* [TASK DETAILS]:
According to the piece on Portuguese fish cooking below, how many miles of coast does continental Portugal have?

Portuguese Cuisine – “Garoupa à Portuguesa”

My mother’s idea of a fish dinner had always been either tuna sandwiches or fish sticks. I didn’t find them terribly obnoxious, but I wouldn’t, as they say, wake up in the middle of the night yellin’ for them.  There just aren’t enough sauces to make up the lack of flavor when it comes to fish sticks. The best you could say about either of them is that they were a fast meal.

Continental Portugal has 586 miles of coast, and I am here to tell you that the the Portuguese know fish. I’ll admit that the first time I ordered fish in a restaurant, the eyes looking back at me took me aback. It’s just one of those things you have to get used to. But I kept a blind eye on the side of the market where the fish was sold.

Fate caught up with me, though. Our “Tia Lília” invited us to her home for a fish dinner. She was concerned that Harry was way too thin and she wanted to give me some cooking advice. Into the kitchen I went to watch her prepare a fish the likes I had never seen before. The body of it was kind of triangular and happily, it was dead. The first thing she did was teach me how to scale the fish, then followed it up with a demonstration of how to filet the fish. But she left the eyes on it.

While the fish was cooking, Tia put the finishing touches on the sopa da galinha  including adding the egg yolks that she had taken from the hen, and the chicken’s feet.  Portuguese bread, boiled potatoes, salad and fresh fruit completed the meal. And the fish? The best I had ever eaten. It was a dish that I made quite a few times once I got over the fish looking at me at the market.

* [SUPPLIED INFORMATION]:
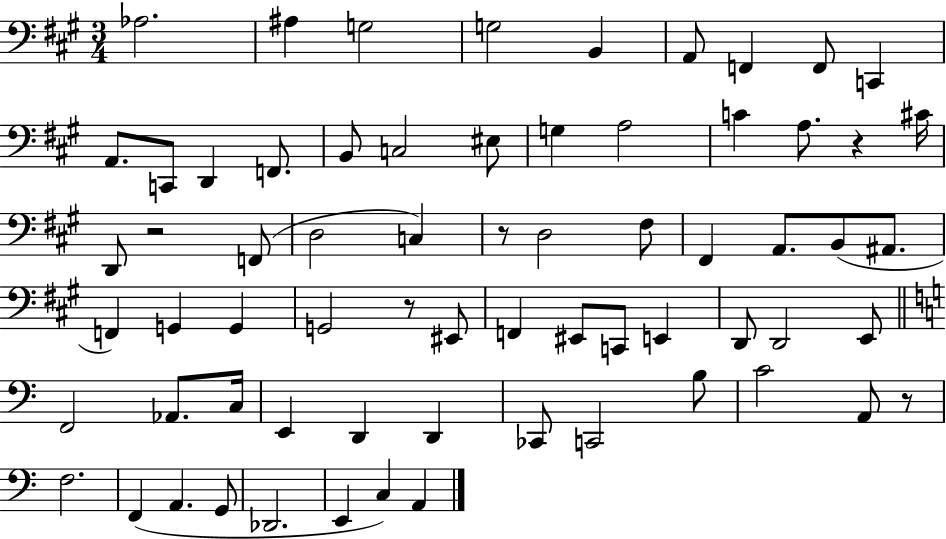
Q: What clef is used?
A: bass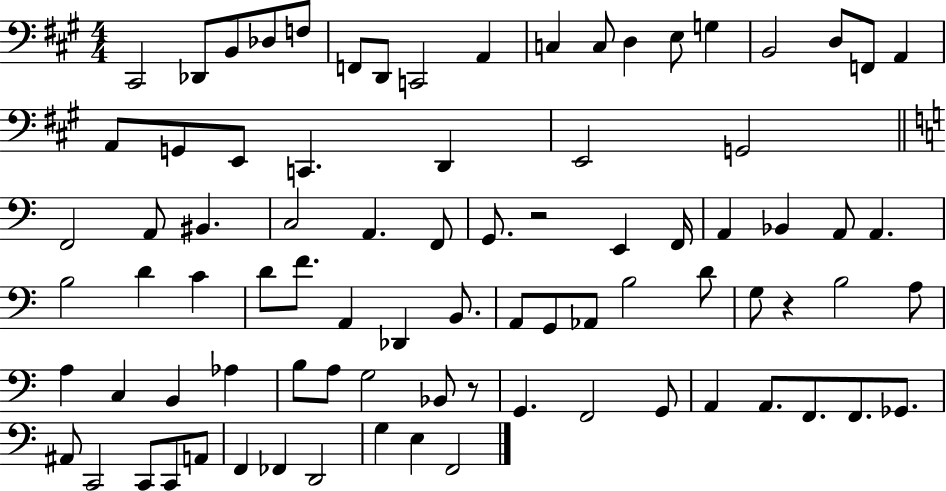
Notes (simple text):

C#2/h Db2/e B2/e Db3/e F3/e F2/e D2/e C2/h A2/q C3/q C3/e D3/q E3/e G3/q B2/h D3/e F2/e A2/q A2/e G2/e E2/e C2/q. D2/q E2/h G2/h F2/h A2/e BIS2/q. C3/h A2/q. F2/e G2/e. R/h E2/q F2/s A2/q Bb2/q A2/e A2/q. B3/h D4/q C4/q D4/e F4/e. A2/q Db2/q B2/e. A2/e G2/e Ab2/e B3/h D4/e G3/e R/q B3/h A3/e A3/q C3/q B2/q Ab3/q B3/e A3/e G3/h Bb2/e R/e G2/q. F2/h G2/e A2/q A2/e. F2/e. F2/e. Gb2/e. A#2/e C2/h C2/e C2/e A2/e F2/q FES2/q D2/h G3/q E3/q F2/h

* [OUTPUT BELOW]:
586 miles